POLECENIE A. Zamień "trenera" na "instruktora" we fragmencie tekstu o crossficie od "Crossfit, jak każda" do "zrobił sobie krzywdy." i przepisz ten fragment po zmianie.

━━━━━━━━━━━━━━━━

Crossfit, jak każda forma aktywności fizycznej, obciążony jest ryzykiem kontuzji. Sama mam za sobą kilka dobrych lat na siłowni i to co poniektórzy tam wyprawiają, mrozi krew w żyłach a jednak rzadko kto mówi, że trening na siłowni jest niebezpieczny. Właśnie dlatego, od samego początku największą zaletą tego typu zajęć, była dla mnie obecność trenera. Kompetentny, z wiedzą i doświadczeniem wprowadzi cię w treningi, dostosuje ćwiczenia do twoich możliwości, tak byś nie zrobił sobie krzywdy.
A z tymi kontuzjami, to różnie bywa. Nie zawsze winę ponoszą inni, za to zawsze jakaś jej część spoczywa na nas. Dla mnie kontuzja to wiadomość, że gdzieś popełniłam błąd.

━━━━━━━━━━━━━━━━

POLECENIE B. Pokaż każdy wiersz wpisów, w którym występuje ciąg "weathered". Wielkość liter ma znaczenie.

━━━━━━━━━━━━━━━━

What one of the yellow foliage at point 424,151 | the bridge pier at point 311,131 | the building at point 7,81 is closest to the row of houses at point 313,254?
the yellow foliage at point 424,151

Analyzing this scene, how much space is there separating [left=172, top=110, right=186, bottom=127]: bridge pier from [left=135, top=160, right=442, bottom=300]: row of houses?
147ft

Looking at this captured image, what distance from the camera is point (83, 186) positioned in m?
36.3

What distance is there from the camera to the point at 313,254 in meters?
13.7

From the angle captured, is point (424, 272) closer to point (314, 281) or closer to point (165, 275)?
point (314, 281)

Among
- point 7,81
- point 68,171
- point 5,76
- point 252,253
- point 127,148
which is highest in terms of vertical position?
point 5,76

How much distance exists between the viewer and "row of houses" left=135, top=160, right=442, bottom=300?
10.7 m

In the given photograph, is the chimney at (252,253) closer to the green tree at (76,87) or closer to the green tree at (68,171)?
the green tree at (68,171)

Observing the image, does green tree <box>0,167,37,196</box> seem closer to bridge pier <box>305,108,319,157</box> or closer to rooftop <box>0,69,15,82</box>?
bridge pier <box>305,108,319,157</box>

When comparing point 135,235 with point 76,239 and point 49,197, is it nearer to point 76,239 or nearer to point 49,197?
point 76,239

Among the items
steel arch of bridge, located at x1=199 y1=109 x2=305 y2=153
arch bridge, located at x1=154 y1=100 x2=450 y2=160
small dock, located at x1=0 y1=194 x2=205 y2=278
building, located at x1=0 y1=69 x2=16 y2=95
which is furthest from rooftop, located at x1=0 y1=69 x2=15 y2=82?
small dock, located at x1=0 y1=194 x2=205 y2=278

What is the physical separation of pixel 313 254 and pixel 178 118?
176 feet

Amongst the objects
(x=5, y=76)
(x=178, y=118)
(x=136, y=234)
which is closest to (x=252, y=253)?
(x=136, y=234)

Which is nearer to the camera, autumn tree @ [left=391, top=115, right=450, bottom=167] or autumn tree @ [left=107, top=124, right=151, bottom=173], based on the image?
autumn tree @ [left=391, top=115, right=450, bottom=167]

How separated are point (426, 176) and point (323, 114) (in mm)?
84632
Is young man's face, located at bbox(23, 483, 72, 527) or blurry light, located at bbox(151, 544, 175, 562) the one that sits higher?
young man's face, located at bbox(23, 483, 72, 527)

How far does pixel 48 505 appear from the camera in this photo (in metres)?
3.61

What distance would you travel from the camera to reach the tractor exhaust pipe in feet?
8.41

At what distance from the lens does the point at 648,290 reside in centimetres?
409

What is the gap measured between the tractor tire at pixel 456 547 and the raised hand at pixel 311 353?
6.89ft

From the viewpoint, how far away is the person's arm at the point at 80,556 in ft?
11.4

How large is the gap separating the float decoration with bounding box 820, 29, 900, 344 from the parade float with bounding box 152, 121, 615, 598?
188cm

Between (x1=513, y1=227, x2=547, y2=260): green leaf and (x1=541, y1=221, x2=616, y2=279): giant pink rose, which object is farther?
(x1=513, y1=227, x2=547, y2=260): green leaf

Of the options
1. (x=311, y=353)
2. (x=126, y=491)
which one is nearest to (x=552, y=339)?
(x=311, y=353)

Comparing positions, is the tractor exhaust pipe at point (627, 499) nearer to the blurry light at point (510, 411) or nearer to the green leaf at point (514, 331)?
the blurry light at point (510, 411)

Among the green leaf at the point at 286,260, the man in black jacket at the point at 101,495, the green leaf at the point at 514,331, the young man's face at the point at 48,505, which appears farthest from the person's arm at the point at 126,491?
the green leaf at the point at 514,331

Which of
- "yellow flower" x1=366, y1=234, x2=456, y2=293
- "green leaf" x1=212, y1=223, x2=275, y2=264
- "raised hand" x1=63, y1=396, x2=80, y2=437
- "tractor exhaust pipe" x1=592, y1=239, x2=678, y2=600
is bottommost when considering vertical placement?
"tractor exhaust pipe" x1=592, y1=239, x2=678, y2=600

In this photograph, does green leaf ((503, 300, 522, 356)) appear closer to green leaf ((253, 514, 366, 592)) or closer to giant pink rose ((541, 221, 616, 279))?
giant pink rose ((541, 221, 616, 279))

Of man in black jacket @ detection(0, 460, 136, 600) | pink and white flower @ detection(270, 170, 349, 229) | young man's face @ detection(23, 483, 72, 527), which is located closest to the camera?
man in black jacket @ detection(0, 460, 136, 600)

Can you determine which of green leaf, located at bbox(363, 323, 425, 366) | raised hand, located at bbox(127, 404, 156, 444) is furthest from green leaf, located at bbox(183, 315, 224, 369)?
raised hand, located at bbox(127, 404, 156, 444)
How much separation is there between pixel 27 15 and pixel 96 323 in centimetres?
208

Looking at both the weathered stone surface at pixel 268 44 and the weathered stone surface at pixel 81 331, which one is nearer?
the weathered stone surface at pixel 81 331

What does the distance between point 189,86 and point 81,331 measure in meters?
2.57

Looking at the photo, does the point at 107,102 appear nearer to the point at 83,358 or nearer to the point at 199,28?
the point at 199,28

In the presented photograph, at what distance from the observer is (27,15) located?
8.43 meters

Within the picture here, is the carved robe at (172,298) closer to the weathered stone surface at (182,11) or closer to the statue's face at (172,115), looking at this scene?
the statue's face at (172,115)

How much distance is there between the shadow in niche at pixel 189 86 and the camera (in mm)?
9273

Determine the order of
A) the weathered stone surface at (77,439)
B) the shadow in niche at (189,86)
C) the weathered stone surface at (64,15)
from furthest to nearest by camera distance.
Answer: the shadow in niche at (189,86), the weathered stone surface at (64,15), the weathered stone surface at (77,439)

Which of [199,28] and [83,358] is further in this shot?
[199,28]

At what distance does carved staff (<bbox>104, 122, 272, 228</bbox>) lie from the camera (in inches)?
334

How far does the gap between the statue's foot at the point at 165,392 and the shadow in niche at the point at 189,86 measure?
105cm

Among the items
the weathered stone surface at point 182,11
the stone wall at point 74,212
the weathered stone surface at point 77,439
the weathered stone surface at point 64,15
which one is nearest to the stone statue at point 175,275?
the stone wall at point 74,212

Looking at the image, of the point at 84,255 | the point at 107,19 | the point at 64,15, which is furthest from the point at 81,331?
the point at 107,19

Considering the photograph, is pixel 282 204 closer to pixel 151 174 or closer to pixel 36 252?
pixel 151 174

━━━━━━━━━━━━━━━━

GOTOWA ODPOWIEDŹ A.
Crossfit, jak każda forma aktywności fizycznej, obciążony jest ryzykiem kontuzji. Sama mam za sobą kilka dobrych lat na siłowni i to co poniektórzy tam wyprawiają, mrozi krew w żyłach a jednak rzadko kto mówi, że trening na siłowni jest niebezpieczny. Właśnie dlatego, od samego początku największą zaletą tego typu zajęć, była dla mnie obecność instruktora. Kompetentny, z wiedzą i doświadczeniem wprowadzi cię w treningi, dostosuje ćwiczenia do twoich możliwości, tak byś nie zrobił sobie krzywdy.

GOTOWA ODPOWIEDŹ B.
Looking at both the weathered stone surface at pixel 268 44 and the weathered stone surface at pixel 81 331, which one is nearer?
the weathered stone surface at pixel 81 331
Within the picture here, is the carved robe at (172,298) closer to the weathered stone surface at (182,11) or closer to the statue's face at (172,115), looking at this scene?
A) the weathered stone surface at (77,439)
C) the weathered stone surface at (64,15)
Answer: the shadow in niche at (189,86), the weathered stone surface at (64,15), the weathered stone surface at (77,439)
the weathered stone surface at point 182,11
the weathered stone surface at point 77,439
the weathered stone surface at point 64,15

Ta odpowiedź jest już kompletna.